BEGIN

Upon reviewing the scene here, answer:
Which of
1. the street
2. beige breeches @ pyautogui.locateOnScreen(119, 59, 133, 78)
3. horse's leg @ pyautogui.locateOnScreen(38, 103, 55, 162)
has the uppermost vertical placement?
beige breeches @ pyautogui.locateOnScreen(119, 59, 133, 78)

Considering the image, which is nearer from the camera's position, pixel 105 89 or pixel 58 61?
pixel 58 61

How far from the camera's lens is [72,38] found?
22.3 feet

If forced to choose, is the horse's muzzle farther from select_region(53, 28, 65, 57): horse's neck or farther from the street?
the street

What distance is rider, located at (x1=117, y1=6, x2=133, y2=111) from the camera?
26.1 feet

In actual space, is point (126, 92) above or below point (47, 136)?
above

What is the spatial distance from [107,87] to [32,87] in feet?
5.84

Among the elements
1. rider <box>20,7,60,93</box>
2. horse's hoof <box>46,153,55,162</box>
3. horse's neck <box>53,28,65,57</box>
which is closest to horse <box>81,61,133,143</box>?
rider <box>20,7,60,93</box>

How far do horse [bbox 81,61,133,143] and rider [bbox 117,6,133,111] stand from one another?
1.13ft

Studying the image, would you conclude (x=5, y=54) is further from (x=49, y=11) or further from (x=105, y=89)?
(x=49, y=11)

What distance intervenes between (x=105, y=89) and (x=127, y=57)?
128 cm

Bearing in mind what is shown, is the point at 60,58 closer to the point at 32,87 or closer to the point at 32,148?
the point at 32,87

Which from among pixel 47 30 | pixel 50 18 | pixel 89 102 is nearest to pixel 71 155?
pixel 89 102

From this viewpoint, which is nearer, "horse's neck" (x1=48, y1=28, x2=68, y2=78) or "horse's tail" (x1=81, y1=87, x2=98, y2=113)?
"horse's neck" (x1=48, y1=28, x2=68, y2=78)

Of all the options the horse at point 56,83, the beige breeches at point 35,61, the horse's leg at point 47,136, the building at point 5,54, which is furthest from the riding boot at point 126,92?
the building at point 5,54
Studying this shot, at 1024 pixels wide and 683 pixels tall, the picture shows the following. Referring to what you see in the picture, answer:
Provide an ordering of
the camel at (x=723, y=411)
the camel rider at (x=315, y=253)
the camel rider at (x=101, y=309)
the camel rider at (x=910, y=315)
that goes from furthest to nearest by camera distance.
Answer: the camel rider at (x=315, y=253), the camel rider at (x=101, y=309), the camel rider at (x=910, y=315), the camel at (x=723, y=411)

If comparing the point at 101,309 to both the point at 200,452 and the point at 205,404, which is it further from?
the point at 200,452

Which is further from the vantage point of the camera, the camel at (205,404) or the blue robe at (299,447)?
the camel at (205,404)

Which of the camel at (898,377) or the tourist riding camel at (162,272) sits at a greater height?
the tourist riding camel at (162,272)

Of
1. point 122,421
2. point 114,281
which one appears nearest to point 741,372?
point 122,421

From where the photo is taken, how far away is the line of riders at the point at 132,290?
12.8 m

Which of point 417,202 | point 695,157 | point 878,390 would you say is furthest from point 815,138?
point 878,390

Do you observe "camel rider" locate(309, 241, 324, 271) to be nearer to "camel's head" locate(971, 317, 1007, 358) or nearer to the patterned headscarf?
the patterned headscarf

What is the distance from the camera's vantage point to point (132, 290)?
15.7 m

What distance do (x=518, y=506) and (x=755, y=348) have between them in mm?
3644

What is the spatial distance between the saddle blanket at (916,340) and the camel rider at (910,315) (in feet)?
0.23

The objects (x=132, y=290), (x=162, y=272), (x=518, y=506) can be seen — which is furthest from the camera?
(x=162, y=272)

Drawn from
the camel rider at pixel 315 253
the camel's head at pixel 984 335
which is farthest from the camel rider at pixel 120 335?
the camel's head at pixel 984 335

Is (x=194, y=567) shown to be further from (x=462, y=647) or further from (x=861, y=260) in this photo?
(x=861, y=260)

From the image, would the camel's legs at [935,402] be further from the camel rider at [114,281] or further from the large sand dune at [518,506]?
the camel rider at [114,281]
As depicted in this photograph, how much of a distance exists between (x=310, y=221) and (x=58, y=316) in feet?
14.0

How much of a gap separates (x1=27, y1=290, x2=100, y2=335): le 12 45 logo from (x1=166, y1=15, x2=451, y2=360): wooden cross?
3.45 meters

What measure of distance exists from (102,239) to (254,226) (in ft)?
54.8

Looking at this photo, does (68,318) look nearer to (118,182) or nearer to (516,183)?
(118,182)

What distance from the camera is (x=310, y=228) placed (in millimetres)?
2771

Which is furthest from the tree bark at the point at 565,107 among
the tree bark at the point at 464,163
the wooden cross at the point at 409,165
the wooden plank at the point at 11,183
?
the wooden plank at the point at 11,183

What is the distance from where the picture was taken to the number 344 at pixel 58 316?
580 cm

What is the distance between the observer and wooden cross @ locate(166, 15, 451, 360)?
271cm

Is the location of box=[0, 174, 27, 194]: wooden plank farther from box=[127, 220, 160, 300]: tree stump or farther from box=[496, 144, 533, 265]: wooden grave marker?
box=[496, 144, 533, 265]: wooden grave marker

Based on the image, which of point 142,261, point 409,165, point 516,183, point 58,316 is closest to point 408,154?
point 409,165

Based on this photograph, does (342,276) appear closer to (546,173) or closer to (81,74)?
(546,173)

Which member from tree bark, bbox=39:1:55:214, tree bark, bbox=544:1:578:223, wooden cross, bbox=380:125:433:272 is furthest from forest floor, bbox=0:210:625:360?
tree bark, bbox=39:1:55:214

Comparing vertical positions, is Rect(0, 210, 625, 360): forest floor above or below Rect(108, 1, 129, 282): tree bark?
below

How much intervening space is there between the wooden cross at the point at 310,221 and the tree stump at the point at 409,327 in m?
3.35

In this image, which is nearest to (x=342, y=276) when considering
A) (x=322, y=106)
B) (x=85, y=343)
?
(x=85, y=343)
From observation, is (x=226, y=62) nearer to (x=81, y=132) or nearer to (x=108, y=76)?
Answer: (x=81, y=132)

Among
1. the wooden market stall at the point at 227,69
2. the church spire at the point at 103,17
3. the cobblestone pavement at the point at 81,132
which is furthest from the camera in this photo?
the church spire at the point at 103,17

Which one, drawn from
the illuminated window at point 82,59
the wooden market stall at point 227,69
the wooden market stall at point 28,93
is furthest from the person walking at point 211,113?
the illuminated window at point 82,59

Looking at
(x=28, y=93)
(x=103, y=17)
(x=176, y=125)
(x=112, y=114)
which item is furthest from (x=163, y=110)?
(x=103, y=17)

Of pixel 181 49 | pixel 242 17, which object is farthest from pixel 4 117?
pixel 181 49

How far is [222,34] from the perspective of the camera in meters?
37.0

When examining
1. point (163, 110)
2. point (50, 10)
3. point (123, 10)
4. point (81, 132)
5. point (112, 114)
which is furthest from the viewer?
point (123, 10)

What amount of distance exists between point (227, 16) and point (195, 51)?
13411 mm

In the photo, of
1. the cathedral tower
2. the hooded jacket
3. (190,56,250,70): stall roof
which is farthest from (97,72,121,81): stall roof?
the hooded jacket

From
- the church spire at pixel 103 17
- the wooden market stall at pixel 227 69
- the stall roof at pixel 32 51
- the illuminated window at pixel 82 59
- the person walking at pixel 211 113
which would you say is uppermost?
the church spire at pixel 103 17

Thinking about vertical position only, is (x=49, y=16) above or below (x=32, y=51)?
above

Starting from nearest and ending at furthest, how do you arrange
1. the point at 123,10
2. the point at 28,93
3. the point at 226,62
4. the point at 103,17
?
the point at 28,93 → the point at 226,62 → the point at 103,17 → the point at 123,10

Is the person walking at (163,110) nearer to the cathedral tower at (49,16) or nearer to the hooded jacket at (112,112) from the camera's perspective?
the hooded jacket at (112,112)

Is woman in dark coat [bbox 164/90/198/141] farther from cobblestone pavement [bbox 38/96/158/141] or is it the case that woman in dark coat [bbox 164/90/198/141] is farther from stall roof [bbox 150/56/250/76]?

END

» What the task asks: Find the line with "Starting from nearest" in the listing above, then write out that line and each remaining line exactly, with no other text.

» Response:
Starting from nearest and ending at furthest, how do you arrange
1. the point at 123,10
2. the point at 28,93
3. the point at 226,62
4. the point at 103,17
?
the point at 28,93 → the point at 226,62 → the point at 103,17 → the point at 123,10

Is the person walking at (163,110) nearer to the cathedral tower at (49,16) or nearer to the hooded jacket at (112,112) from the camera's perspective?
the hooded jacket at (112,112)

Is woman in dark coat [bbox 164/90/198/141] farther from cobblestone pavement [bbox 38/96/158/141] or is it the case that woman in dark coat [bbox 164/90/198/141] is farther from stall roof [bbox 150/56/250/76]?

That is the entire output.